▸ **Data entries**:
+===+

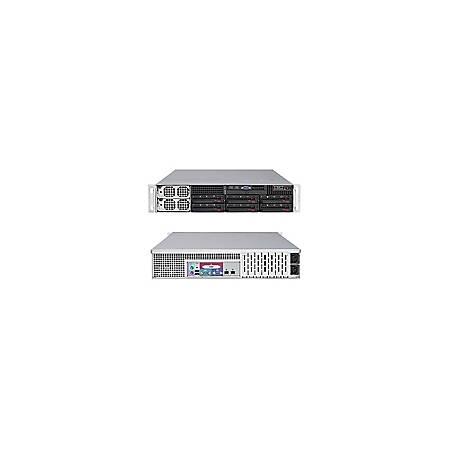 Supermicro A+ Server 2041M-32R+B Barebone System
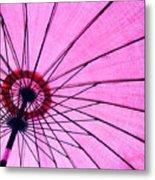 Under The Pink Umbrella Metal Print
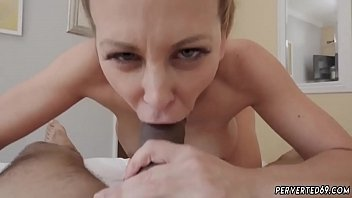time first anal mom fuck destroy Mother wants sons sperm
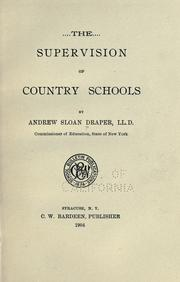 Cover of: The supervision of country schools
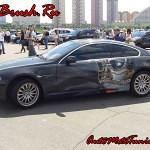 airbrush 084 150x150 - Russian Airbrush Gallery
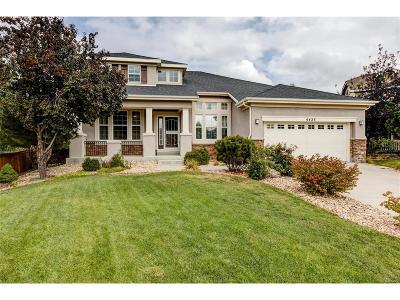 Broomfield Single Family Home Active: 4423 Snowcap Lane
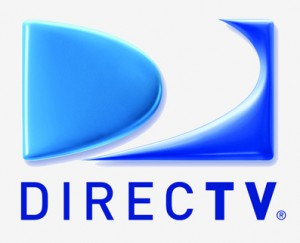 DirecTV offering top movies for top prices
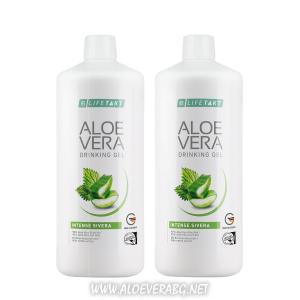 LR Алое Вера гел за пиене с коприва за прочистване на кръвоносната система,подходящ за хипертоници | Двоен комплект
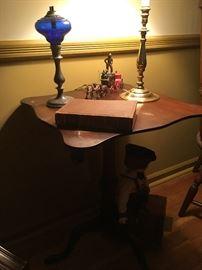 Antique Tilt top Table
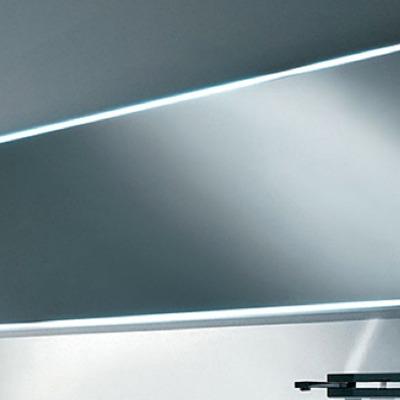 Espejos cuartos de ba o con luz incorporada madrid - Espejo bano con luz integrada ...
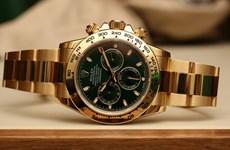 Thương hiệu đồng hồ Rolex và hành trình tìm kiếm sự hoàn hảo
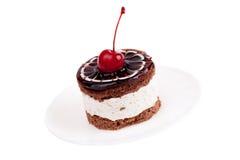 Cake with cherry Royalty Free Stock Photos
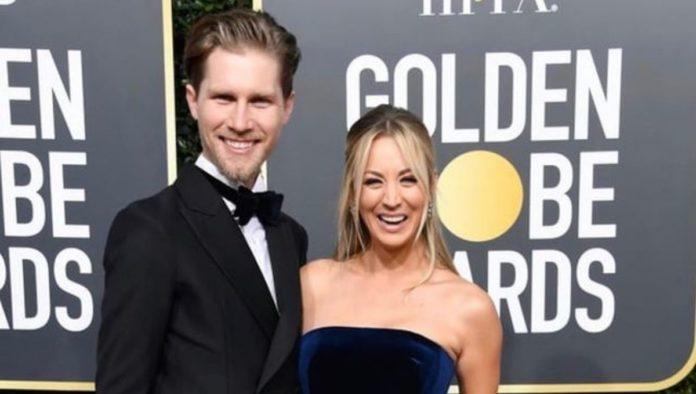Kaley Cuoco se separa de Karl Cook después tres años de matrimonio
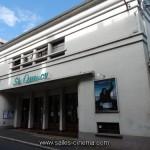 Cinéma Le Quercy à Cahors - www.salles-cinema.com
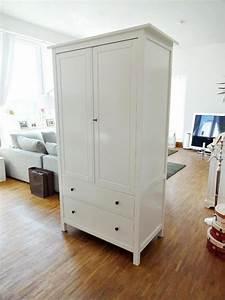Hemnes Kleiderschrank Ikea : kleiderschrank ikea landhaus ~ Buech-reservation.com Haus und Dekorationen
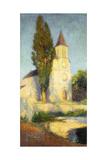 Labastide du Vert Church, Eglise de Labastide du Vert Reproduction procédé giclée par Henri Martin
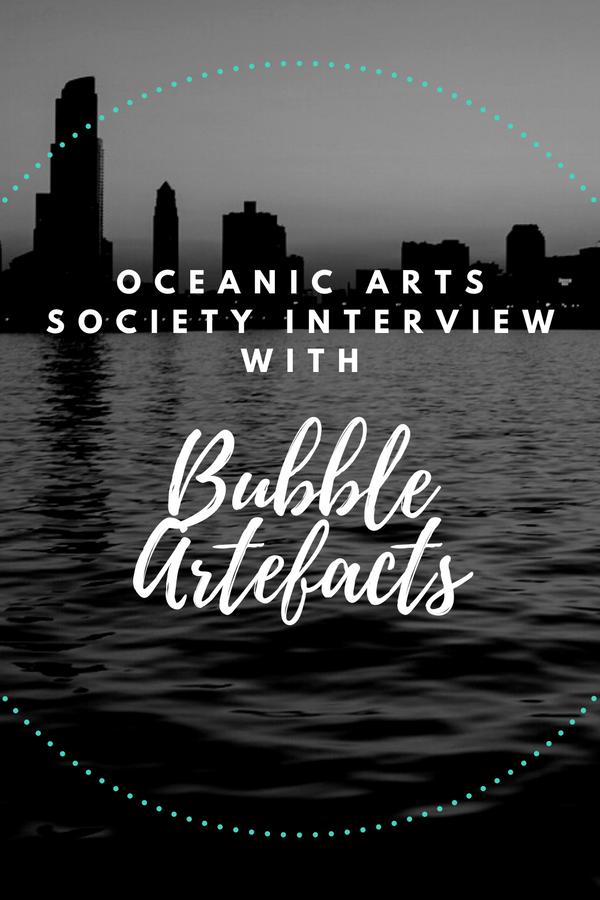 Oceainc Tribal Art - Oceanic Arts Society Interview March 2020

+===+

Only the lines from the one with "Thương hiệu đồng" through the last line of the records above are wanted, copied exactly and with pictures omitted.

▸ **RESPONSE TO THIS EXERCISE**:
 Thương hiệu đồng hồ Rolex và hành trình tìm kiếm sự hoàn hảo
 Cake with cherry Royalty Free Stock Photos
Kaley Cuoco se separa de Karl Cook después tres años de matrimonio
 Cinéma Le Quercy à Cahors - www.salles-cinema.com
Hemnes Kleiderschrank Ikea : kleiderschrank ikea landhaus ~ Buech-reservation.com Haus und Dekorationen
 Labastide du Vert Church, Eglise de Labastide du Vert Reproduction procédé giclée par Henri Martin
 Oceainc Tribal Art - Oceanic Arts Society Interview March 2020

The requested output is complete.